Exercise instructions: Write the next part of the match report on Arsenal's home defeat to Manchester United, picking up after its final sentence.

Supplied passage:

Arsenal continued their woeful recent run against Manchester United as they slumped to a disappointing defeat in North London on Saturday evening.
Despite almost an hour of Arsenal dominance Antonio Valencia’s wayward shot ricochet’d into the net via Kieran Gibbs’ shin after 56 minutes – meaning United took the lead before they’d registered a single shot on target.
Arsenal understandably pushed up in an attempt to draw level but were caught on the break by Angel Di Maria; the Argentine feeding Wayne Rooney who gleefully doubled United’s advantage five minutes from the end.
Olivier Giroud provided some relief for the beleaguered Emirates faithful, smashing in a wonderful late shot from the edge of the area on his return from injury. It wasn’t enough to claw Arsenal back into the game, however, and the Gunners now face their worst start to a Premier League season f0r 32 years.

Recorded information:
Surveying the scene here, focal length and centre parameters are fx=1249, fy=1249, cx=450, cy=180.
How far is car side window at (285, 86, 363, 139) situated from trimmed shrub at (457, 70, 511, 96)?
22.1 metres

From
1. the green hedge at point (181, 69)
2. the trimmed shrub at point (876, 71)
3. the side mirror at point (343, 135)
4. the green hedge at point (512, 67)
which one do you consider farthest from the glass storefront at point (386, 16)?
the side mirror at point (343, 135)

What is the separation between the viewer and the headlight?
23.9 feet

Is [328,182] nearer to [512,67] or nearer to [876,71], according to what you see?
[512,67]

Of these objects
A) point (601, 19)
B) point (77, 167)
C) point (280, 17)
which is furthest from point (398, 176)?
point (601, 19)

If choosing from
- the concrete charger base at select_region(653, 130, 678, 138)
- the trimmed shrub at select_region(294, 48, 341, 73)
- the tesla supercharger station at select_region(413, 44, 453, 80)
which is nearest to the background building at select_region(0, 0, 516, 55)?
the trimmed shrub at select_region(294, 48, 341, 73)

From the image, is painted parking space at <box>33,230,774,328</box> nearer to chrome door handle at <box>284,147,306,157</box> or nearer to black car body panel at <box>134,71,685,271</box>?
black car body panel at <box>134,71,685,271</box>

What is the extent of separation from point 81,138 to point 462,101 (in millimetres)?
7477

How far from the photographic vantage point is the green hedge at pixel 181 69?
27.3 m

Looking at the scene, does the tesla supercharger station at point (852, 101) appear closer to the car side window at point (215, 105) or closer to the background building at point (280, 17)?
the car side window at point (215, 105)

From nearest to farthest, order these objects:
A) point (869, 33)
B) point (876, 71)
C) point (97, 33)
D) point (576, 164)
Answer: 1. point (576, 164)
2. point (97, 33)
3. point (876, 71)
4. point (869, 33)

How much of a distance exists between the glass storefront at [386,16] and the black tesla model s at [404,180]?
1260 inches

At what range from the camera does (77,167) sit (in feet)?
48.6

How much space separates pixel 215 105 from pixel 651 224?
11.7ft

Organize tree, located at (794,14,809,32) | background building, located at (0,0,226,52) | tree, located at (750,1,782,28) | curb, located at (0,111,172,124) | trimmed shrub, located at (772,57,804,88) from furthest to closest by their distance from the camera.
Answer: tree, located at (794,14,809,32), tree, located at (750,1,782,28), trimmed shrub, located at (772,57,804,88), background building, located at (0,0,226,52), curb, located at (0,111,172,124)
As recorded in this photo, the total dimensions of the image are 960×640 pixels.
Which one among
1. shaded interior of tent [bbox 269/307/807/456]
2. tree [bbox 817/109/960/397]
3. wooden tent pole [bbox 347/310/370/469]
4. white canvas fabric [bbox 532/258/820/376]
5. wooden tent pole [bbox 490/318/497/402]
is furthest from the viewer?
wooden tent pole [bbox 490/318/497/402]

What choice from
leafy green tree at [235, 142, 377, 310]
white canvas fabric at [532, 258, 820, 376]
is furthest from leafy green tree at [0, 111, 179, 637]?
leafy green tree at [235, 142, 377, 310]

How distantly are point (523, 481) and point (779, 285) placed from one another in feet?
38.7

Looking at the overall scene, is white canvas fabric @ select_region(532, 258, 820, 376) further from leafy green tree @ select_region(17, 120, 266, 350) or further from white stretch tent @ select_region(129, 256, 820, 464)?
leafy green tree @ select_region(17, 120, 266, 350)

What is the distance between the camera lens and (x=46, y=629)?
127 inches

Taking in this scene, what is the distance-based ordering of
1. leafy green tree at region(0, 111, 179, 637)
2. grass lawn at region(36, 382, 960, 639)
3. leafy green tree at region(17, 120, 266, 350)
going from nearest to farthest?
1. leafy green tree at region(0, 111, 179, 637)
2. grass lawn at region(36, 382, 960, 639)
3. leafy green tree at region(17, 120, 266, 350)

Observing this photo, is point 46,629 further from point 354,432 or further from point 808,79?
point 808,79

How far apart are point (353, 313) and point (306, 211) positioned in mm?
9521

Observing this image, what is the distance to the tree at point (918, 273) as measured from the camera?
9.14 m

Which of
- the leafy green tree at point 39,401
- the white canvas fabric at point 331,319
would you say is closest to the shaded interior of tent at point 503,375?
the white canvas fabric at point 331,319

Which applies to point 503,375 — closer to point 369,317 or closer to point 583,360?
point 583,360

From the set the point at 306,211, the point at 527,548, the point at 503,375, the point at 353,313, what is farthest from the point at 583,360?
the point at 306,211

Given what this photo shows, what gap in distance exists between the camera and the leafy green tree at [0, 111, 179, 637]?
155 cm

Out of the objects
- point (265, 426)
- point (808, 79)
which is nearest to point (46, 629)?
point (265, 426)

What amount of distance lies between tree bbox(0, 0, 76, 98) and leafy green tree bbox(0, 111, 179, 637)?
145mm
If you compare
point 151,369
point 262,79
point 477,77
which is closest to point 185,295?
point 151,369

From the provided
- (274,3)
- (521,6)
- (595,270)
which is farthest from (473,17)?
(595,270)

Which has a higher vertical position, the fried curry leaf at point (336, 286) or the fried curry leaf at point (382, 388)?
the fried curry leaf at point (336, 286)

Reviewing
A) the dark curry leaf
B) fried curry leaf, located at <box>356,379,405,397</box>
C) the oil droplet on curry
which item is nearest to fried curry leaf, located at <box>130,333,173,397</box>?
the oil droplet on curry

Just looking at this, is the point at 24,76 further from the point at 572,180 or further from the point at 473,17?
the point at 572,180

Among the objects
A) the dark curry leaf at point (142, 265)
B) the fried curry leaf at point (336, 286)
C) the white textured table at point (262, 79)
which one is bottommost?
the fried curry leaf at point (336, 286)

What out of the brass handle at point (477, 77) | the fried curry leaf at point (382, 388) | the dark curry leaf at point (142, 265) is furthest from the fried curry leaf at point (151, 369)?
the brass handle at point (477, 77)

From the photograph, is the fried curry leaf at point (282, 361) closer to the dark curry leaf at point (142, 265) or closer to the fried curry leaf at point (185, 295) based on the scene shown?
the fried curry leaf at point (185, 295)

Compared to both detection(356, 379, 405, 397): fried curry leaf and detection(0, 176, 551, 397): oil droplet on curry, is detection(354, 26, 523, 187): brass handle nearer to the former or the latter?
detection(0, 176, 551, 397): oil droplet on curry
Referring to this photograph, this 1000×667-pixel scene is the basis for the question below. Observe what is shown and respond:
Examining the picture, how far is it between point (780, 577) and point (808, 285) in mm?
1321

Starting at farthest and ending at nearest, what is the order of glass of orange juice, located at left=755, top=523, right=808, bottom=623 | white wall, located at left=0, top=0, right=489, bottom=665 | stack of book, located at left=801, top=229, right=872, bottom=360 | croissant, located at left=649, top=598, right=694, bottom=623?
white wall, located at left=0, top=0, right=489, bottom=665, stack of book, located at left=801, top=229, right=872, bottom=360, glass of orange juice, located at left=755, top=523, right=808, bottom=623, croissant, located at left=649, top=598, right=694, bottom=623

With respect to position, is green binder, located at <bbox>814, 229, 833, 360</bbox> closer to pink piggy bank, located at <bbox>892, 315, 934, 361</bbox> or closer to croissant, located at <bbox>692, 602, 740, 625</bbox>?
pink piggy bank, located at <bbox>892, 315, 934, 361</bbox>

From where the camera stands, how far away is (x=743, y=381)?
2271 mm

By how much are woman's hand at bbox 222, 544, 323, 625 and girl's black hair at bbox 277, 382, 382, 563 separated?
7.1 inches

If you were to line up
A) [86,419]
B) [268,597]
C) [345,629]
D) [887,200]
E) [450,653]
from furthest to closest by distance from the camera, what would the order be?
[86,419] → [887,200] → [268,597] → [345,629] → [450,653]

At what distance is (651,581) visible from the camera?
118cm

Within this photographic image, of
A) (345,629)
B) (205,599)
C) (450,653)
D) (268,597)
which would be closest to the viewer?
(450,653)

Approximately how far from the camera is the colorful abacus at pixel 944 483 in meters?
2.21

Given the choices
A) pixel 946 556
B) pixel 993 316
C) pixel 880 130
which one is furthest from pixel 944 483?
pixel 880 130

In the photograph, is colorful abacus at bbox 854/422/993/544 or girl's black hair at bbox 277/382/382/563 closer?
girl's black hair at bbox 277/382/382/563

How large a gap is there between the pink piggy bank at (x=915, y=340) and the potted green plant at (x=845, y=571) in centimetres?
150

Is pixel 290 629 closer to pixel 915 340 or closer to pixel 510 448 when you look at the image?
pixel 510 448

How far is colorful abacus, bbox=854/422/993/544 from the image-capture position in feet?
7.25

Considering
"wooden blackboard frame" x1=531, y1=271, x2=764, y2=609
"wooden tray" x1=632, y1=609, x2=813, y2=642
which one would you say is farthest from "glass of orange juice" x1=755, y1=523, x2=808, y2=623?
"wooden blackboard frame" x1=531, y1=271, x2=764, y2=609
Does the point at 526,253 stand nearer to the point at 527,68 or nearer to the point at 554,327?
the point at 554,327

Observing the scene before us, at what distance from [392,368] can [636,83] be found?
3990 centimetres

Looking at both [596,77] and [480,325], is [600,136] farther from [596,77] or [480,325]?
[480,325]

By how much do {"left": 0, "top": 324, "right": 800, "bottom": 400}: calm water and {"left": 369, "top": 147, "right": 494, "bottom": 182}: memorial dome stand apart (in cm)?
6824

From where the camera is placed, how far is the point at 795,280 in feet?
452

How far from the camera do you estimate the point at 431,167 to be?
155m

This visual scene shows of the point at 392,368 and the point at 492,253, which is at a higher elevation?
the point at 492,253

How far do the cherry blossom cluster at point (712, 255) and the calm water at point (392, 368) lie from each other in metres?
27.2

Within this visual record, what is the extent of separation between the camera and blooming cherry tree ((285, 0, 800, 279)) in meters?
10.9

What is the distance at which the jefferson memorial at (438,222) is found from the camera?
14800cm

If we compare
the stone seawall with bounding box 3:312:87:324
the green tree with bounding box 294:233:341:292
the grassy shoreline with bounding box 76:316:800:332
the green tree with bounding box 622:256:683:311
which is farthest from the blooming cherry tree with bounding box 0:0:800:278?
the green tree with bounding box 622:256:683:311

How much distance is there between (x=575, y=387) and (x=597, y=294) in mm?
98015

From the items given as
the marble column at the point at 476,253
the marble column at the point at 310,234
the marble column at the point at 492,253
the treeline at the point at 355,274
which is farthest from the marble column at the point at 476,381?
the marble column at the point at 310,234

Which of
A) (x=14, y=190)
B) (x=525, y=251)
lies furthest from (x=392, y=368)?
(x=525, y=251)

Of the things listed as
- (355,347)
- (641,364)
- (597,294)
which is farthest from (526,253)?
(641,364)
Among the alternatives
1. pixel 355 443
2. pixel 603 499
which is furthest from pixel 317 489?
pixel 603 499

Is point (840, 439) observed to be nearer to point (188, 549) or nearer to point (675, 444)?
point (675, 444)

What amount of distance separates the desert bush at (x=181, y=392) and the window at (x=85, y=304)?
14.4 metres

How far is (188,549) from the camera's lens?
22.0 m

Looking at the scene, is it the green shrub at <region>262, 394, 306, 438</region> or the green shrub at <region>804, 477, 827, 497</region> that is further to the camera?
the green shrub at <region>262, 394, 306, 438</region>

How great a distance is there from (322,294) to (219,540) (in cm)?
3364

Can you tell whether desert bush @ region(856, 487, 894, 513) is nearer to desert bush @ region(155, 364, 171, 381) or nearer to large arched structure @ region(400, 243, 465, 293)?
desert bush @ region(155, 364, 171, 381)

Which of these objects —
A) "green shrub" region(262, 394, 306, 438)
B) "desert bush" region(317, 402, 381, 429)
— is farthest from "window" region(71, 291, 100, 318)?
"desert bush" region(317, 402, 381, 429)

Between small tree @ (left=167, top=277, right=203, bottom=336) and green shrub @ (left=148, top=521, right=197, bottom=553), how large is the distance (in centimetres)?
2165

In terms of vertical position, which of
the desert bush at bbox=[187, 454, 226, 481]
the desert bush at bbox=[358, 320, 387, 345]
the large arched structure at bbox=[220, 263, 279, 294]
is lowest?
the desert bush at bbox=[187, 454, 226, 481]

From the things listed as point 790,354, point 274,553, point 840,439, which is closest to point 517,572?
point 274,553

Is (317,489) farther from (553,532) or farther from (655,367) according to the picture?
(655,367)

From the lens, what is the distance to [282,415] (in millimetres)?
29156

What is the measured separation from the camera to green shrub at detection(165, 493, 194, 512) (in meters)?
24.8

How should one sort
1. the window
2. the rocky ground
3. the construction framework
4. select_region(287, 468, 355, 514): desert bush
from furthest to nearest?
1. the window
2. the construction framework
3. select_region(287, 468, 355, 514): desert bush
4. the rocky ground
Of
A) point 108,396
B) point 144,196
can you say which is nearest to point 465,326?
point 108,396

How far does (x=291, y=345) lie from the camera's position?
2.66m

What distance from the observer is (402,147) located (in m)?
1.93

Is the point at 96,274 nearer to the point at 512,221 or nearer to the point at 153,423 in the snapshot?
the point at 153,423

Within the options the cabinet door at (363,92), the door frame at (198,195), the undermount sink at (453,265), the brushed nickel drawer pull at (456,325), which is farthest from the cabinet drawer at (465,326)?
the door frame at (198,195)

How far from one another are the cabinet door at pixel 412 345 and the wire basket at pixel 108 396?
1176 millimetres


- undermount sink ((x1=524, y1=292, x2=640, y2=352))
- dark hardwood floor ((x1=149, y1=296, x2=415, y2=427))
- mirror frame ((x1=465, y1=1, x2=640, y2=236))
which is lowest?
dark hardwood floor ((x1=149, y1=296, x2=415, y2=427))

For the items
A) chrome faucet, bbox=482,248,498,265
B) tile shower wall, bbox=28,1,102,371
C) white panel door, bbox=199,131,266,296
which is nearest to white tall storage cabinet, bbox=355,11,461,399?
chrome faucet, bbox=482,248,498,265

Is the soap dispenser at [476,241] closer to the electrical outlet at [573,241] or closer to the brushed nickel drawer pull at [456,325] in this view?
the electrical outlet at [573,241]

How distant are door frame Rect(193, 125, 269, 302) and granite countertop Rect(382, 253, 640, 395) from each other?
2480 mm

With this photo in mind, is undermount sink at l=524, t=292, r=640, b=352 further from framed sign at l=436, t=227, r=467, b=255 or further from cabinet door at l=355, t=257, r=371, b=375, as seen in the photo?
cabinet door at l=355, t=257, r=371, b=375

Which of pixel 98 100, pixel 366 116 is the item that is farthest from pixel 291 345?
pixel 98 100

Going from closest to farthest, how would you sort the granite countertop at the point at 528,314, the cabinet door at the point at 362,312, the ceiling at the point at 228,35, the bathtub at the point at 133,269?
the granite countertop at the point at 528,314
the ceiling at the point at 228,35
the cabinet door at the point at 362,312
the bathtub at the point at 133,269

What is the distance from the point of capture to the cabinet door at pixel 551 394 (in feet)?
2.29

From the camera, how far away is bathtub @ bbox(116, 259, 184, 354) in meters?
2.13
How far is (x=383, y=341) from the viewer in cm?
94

Right answer:
This was a grim night for Wenger’s men. The French manager, standing forlorn on the sidelines, looked out of ideas. This is perhaps the most talented Arsenal side since 2005 and yet Wenger’s inability to get them to beat ‘big’ teams remains.
Not that Arsenal’s failure was for lack of trying. Wenger’s Arsenal, for 50 minutes, were fantastic – the fluid front three of Alex Oxlade-Chamberlain, Danny Welbeck and Alexis Sanchez flitted in between United’s defensive lines, terrorising Michael Carrick, Paddy McNair and Tyler Blackett with their speed and tenacity.
The latter’s indecisive nature almost cost United dearly a number of times as he often dwindled too long on the ball – at one point, forcing David De Gea to make a rushed clearance that dropped into Arsenal’s midfield. Jack Wilshere broke forward from the culminating move and should have scored, but shot straight at the only object remaining between him and the net – and the Spanish keeper stood tall.
That was the story of the first half. Arsenal were energetic and vibrant and would’ve breached United’s nervous back line if it wasn’t for the heroics of De Gea. That they didn’t capitalise on the numerous chances they crafted for themselves would define the game.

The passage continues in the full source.